## EXERCISE DESCRIPTION
Rewrite the R markdown exercise passage between "I would suggest" and "in R markdown.", inclusive, changing "lightweight" to "minimal".

I would suggest using RStudio for writing R and handling markdown (see below). It is free and open source; you can install it from here.

Once you have all this done, it is time to start the exercise.

Exercise

We are going to adopt a programming approach that has you write functions in one file, then run analyses in an R markdown document. This very document is an R markdown doc, actually. Markdown is like a very lightweight alternative to html that is far more readable. Rather than writing <b>this</b> to make bold text, you can instead write **this**. “So what?” was my first thought, but it turns out it does make a lot of things easier. R markdown lets you embed R calls within a document and so intersperse text and code very naturally. It can embed figures, too. In fact, the book for the course is written in R markdown.

Your assignment has three parts:

  1. Using github, fork https://github.com/bomeara/phylomethinfo. Then clone it. Your clone is how you will do homework: you will change things, commit them, and then try doing a pull request. I will review your pull requests to give you feedback on the homework.

## DATA PROVIDED

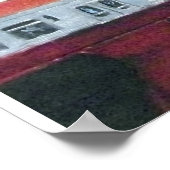 Chicago City mit El Train Poster (Ecke)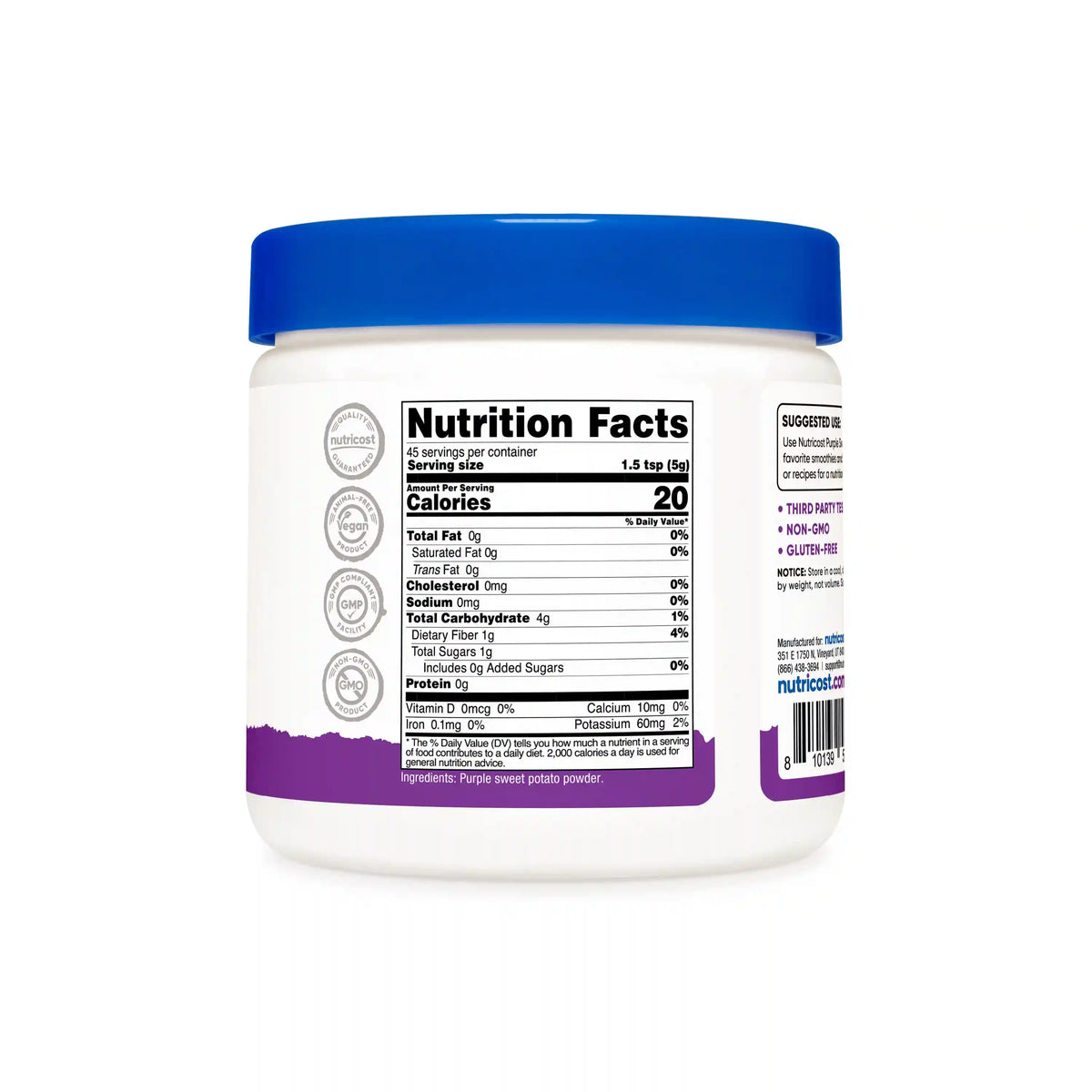 Nutricost Pantry Purple Sweet Potato Powder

## FINAL ANSWER
I would suggest using RStudio for writing R and handling markdown (see below). It is free and open source; you can install it from here.

Once you have all this done, it is time to start the exercise.

Exercise

We are going to adopt a programming approach that has you write functions in one file, then run analyses in an R markdown document. This very document is an R markdown doc, actually. Markdown is like a very minimal alternative to html that is far more readable. Rather than writing <b>this</b> to make bold text, you can instead write **this**. “So what?” was my first thought, but it turns out it does make a lot of things easier. R markdown lets you embed R calls within a document and so intersperse text and code very naturally. It can embed figures, too. In fact, the book for the course is written in R markdown.